- [GIVEN EXERCISE]: Update the records below by changing every "scoreboard" to "score display", leaving all other text as it is.

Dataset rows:

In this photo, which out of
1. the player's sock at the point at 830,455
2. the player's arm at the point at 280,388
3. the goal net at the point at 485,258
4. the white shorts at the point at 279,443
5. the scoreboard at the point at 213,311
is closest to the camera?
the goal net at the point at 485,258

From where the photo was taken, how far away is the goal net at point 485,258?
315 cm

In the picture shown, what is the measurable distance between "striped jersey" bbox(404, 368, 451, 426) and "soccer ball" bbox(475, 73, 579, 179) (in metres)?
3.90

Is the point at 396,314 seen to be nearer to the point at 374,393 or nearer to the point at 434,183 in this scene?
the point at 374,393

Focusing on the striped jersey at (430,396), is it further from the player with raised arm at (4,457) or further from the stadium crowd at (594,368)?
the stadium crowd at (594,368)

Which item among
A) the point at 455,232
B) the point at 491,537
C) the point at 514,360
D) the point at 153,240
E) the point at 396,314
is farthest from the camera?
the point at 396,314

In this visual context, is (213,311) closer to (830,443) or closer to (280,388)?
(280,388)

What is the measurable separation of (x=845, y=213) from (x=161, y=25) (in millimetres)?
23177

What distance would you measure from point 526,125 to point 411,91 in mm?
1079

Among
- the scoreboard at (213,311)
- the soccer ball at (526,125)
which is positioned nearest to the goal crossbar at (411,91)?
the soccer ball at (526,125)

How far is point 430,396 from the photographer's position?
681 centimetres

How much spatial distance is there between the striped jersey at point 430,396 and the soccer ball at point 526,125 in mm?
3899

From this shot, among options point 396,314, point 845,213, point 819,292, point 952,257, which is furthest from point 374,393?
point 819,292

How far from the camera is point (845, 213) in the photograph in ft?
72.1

- [SOLUTION]:
In this photo, which out of
1. the player's sock at the point at 830,455
2. the player's arm at the point at 280,388
3. the goal net at the point at 485,258
4. the white shorts at the point at 279,443
5. the score display at the point at 213,311
is closest to the camera?
the goal net at the point at 485,258

From where the photo was taken, how far away is the goal net at point 485,258?
315 cm

In the picture shown, what is the measurable distance between "striped jersey" bbox(404, 368, 451, 426) and "soccer ball" bbox(475, 73, 579, 179) (in metres)?
3.90

Is the point at 396,314 seen to be nearer to the point at 374,393 or nearer to the point at 434,183 in this scene?
the point at 374,393

Focusing on the striped jersey at (430,396), is it further from the player with raised arm at (4,457) or further from the stadium crowd at (594,368)?
the stadium crowd at (594,368)

Which item among
A) the point at 455,232
B) the point at 491,537
C) the point at 514,360
D) the point at 153,240
E) the point at 396,314
is farthest from the camera?
the point at 396,314

In this visual context, is (213,311) closer to (830,443) or closer to (280,388)?
(280,388)

What is the measurable separation of (x=845, y=213) from (x=161, y=25) (in millimetres)?
23177

What distance would you measure from point 526,125 to point 411,91 in mm?
1079

Among
- the score display at (213,311)
- the soccer ball at (526,125)
which is positioned nearest to the goal crossbar at (411,91)?
the soccer ball at (526,125)

How far is point 430,396 from the photographer's position?
681 centimetres

How much spatial distance is there between the striped jersey at point 430,396 and the soccer ball at point 526,125 in mm?
3899

From this shot, among options point 396,314, point 845,213, point 819,292, point 952,257, which is furthest from point 374,393?
point 819,292

How far from the camera is point (845, 213) in the photograph in ft?
72.1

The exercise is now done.